## [Aim]
Rewrite the records from their beginning through the line containing "10195 millimetres" as a numbered list, leaving out blank lines.

## [Data rows]
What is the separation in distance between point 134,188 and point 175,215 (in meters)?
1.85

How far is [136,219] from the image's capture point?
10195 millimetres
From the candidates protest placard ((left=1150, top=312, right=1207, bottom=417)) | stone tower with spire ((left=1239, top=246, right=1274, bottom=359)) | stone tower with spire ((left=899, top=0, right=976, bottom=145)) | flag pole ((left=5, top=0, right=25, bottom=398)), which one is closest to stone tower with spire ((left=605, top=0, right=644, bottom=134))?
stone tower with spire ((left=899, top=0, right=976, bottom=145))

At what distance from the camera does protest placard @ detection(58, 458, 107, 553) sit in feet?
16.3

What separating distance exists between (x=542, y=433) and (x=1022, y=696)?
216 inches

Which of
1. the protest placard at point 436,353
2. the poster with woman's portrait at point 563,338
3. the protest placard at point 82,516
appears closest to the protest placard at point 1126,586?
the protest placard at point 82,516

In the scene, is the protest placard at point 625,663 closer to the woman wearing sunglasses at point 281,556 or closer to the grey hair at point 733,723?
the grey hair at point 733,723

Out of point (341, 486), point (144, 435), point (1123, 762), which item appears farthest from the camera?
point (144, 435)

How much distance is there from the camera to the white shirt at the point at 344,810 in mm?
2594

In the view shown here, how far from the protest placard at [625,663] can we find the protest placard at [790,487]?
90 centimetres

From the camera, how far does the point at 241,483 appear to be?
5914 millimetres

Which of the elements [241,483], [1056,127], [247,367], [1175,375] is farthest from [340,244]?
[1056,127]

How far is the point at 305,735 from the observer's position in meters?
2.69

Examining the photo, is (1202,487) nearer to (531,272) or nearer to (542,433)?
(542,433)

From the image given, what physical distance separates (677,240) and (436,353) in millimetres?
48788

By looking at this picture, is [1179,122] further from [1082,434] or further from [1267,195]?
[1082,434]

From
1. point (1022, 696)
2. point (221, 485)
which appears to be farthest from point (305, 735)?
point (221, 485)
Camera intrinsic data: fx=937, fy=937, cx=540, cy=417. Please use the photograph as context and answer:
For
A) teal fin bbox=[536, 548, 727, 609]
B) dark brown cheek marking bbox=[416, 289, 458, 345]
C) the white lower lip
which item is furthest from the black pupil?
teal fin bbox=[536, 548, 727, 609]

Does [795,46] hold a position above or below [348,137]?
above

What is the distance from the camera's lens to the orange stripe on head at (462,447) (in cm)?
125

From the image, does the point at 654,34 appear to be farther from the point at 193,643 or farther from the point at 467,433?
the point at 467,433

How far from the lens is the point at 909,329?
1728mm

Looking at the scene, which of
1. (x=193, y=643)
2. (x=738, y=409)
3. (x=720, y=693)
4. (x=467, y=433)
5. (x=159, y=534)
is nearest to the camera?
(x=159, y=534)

## [In response]
1. What is the separation in distance between point 134,188 and point 175,215 (in meters)?
2. 1.85
3. How far is [136,219] from the image's capture point?
4. 10195 millimetres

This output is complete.